Vorliegender Text
^^^^^^^^^^^^^^^^

Von Anja Ehrhartsmann

Pretzschendorf. Mit dem Kopf im Nacken, den Blick fest auf den Kirchturm gerichtet, standen die vielen Zuschauer am Donnerstagmorgen rund um die Pretzschendorfer Kirche versammelt. Sie alle wollten sich das Spektakel nicht entgehen lassen und die Glocken am Seil des Krans langsam zu Boden schweben sehen. Kindergartenkinder und Grundschüler stellten sich in sicherem Abstand entlang der Straße auf, während die Älteren näher heranrückten und sich mit dem Fotoapparat in Stellung brachten.

Ronny Möllenbruck nimmt die Glocke am Boden in Empfang.
Ronny Möllenbruck nimmt die Glocke am Boden in Empfang. © Egbert Kamprath
Die 2,2 Tonnen schwere Glocke schwebt an einer Kette durch die Luft.

^^^^^^^^^^^^^^^^

Bereitgestellte Datensätze

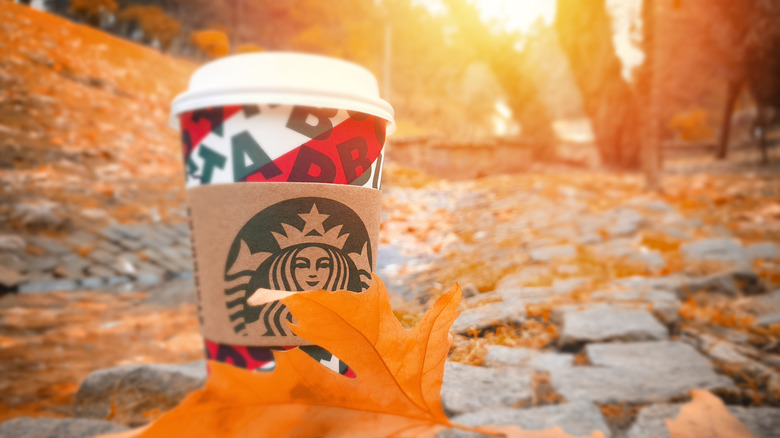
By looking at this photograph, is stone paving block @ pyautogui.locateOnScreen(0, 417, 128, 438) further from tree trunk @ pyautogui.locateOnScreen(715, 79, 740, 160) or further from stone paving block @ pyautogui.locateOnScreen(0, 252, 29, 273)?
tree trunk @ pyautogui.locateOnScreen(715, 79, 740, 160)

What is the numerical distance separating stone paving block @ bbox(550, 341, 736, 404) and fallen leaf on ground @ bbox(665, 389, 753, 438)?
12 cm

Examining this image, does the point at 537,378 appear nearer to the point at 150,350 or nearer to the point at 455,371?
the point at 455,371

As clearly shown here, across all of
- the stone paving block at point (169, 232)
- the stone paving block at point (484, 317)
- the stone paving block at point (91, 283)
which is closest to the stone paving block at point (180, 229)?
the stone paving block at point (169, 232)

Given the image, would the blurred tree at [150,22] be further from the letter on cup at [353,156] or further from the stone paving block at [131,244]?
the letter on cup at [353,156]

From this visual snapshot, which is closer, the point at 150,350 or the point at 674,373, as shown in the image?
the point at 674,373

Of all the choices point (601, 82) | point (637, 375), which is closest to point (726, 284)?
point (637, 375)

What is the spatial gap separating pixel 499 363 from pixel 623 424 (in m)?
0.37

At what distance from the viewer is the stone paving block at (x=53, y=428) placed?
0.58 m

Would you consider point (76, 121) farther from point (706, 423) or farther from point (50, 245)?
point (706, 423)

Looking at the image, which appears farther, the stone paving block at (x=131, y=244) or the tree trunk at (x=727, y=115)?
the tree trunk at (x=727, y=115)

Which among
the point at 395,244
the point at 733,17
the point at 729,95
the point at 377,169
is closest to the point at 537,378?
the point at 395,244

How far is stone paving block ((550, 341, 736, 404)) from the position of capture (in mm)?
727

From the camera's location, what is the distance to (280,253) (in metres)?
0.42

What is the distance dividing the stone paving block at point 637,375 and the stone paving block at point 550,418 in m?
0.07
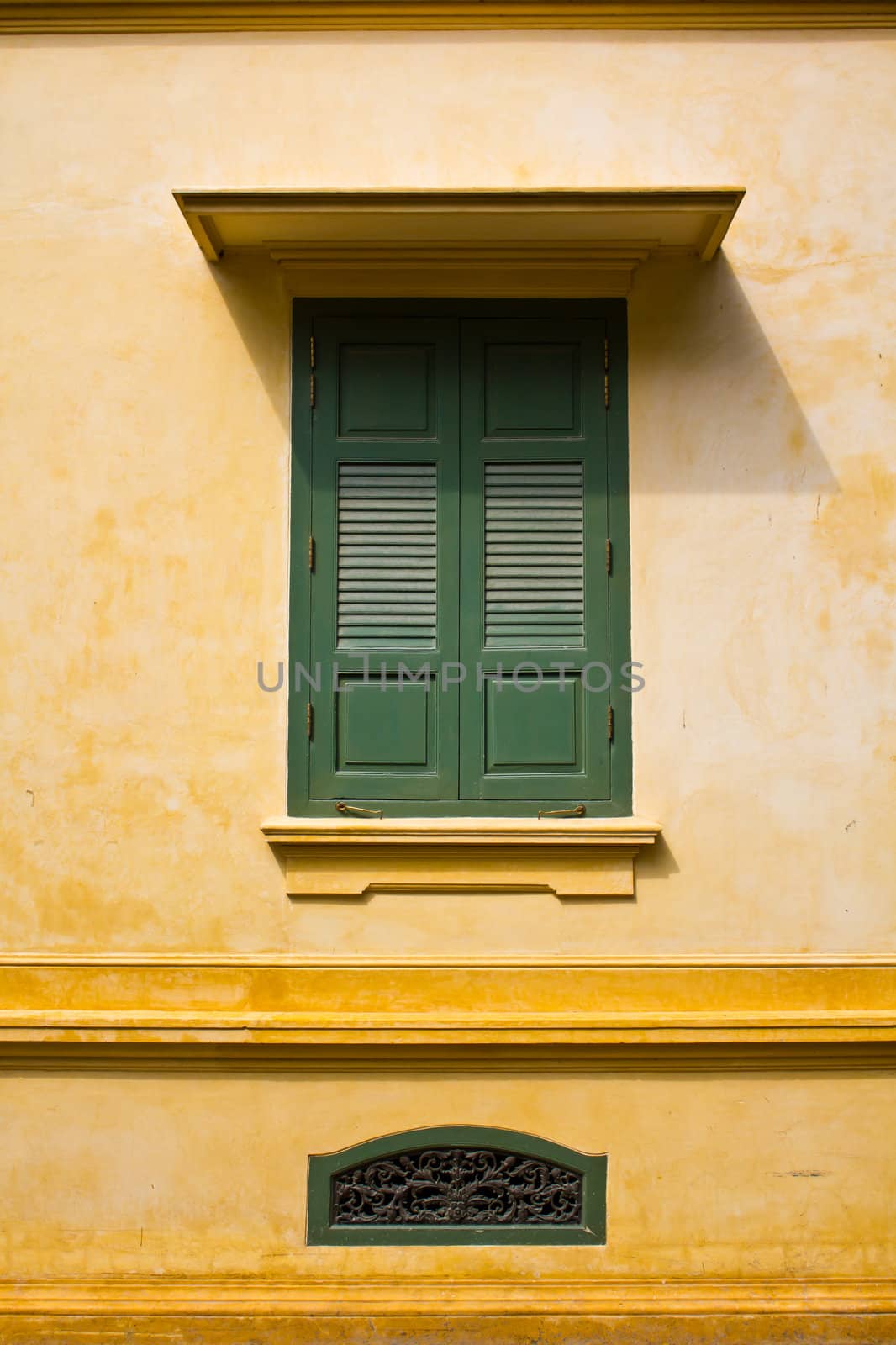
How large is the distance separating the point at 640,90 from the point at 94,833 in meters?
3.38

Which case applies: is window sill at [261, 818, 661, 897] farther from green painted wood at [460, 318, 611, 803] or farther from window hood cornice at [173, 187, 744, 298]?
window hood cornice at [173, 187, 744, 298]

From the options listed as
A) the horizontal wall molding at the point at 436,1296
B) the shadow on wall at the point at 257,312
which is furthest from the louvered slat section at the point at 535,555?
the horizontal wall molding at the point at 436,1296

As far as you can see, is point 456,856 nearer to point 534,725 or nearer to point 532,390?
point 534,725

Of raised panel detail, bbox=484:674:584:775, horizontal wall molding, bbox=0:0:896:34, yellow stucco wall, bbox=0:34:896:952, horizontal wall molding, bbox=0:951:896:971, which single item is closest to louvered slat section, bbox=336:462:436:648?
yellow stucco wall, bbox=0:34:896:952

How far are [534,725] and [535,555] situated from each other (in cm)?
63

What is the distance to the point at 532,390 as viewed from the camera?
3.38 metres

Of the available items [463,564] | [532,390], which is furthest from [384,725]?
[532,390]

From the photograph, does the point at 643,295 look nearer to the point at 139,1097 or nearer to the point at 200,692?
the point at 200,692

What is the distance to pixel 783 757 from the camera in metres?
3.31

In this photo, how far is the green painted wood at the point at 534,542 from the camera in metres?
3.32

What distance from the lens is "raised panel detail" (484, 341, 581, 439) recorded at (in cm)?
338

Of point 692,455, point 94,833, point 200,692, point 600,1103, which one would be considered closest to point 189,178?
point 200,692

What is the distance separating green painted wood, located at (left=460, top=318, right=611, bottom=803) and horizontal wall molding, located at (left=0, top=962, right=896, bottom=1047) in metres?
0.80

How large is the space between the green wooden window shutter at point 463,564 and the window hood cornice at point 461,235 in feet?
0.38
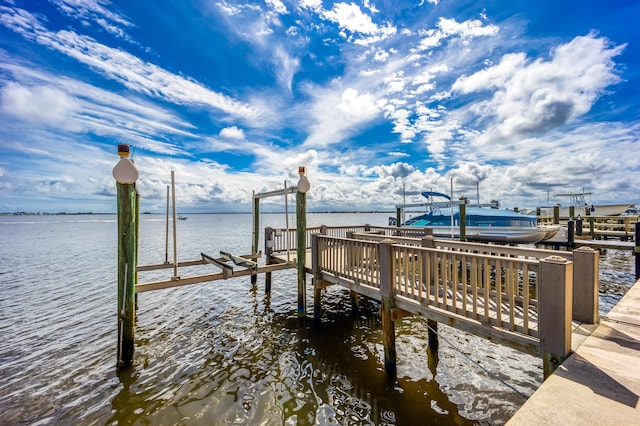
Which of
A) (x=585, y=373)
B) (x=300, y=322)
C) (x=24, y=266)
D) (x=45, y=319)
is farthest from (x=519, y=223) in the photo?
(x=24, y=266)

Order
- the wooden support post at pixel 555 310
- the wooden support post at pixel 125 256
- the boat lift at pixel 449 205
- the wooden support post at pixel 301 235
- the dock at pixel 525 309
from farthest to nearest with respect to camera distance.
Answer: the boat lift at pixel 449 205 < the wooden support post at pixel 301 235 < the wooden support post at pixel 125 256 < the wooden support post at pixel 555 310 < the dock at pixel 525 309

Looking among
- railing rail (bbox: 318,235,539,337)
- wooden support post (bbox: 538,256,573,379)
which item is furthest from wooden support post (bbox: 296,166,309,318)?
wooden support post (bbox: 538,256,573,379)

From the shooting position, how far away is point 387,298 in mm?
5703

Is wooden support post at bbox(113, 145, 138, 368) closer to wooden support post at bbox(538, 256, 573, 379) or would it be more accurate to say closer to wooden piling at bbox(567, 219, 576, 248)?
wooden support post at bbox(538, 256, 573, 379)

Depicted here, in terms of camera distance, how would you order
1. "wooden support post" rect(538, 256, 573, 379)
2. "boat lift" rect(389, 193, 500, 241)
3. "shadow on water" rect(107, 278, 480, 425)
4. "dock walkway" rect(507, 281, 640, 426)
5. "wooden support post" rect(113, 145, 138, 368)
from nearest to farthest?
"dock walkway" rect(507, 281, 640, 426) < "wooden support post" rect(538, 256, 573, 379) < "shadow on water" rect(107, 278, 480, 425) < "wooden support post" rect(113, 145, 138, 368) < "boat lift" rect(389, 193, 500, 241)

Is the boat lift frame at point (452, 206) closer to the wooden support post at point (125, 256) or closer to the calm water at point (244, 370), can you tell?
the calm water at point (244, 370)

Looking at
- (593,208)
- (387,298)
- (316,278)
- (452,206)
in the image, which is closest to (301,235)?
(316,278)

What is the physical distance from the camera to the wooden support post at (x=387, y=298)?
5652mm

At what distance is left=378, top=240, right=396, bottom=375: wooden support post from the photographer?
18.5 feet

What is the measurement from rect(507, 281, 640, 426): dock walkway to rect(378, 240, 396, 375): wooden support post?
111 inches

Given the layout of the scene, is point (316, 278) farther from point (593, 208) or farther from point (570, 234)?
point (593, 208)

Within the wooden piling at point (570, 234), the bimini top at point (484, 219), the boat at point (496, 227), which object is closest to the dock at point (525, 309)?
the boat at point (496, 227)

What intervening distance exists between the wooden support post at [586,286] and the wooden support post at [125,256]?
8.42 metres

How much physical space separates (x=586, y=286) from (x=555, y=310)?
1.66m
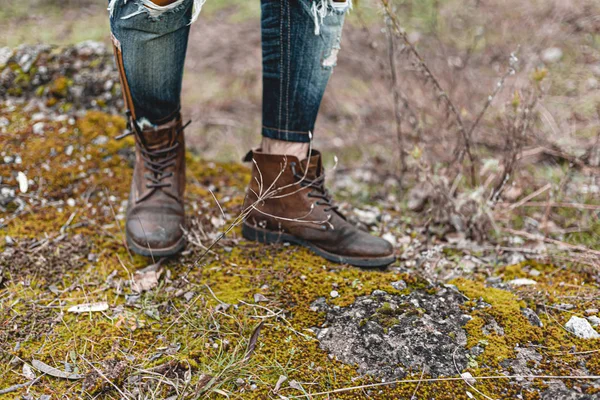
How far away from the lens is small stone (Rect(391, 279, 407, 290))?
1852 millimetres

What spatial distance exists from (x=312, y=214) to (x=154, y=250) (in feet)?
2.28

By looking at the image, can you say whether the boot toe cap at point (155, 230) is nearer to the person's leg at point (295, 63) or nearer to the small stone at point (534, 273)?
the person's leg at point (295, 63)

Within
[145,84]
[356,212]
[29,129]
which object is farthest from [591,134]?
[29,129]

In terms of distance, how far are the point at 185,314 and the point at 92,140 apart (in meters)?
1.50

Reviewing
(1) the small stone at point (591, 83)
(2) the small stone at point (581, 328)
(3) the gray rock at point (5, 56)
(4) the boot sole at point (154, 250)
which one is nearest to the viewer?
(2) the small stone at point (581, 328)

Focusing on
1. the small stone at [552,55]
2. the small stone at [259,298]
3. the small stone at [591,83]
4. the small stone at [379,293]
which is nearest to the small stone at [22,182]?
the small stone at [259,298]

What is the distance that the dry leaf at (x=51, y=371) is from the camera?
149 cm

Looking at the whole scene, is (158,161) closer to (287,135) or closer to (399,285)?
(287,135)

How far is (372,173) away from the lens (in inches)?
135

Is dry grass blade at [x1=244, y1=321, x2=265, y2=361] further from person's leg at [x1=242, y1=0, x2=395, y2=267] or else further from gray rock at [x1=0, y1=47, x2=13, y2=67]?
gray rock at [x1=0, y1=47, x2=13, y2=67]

^^^^^^^^^^^^^^^^

Aufgaben
(A) Wo stellten sich laut dem Text über die Pretzschendorfer Kirchenglocken die Kindergartenkinder und Grundschüler auf?
(B) Schreiben Sie aus dem Text über die Pretzschendorfer Kirchenglocken den Abschnitt zwischen „Von Anja Ehrhartsmann“ und „in Stellung brachten.“ einschließlich wörtlich ab.
(C) Setzen Sie den Text über die Pretzschendorfer Kirchenglocken im Anschluss an seinen letzten Satz fort.

Nummerierte Antworten
(A) In sicherem Abstand entlang der Straße.

(B)
Von Anja Ehrhartsmann

Pretzschendorf. Mit dem Kopf im Nacken, den Blick fest auf den Kirchturm gerichtet, standen die vielen Zuschauer am Donnerstagmorgen rund um die Pretzschendorfer Kirche versammelt. Sie alle wollten sich das Spektakel nicht entgehen lassen und die Glocken am Seil des Krans langsam zu Boden schweben sehen. Kindergartenkinder und Grundschüler stellten sich in sicherem Abstand entlang der Straße auf, während die Älteren näher heranrückten und sich mit dem Fotoapparat in Stellung brachten.

(C)
Die 2,2 Tonnen schwere Glocke schwebt an einer Kette durch die Luft. © Egbert Kamprath

Und dann war es so weit. An einer dicken Kette befestigt, hob die erste der drei Glocken ab. Der Kran schwenkte langsam zur Seite und senkte seine schwere Last sachte zu Boden. Für Siegfried Funke, Mitglied des Glockenausschusses in der Kirchengemeinde, ein großer Moment – voller Freude, aber auch mit ein bisschen Wehmut. Immerhin 70 Jahre hingen die Glocken im Kirchturm und begleiteten die Pretzschendorfer durch den Alltag, riefen zu Gottesdiensten und erklangen bei Hochzeiten oder Begräbnissen. Am Sonnabend nach Ostern läuteten sie zum Abschied. Diesen letzten Gruß hat Siegfried Funke aufgezeichnet, schließlich ist er auch Ortschronist.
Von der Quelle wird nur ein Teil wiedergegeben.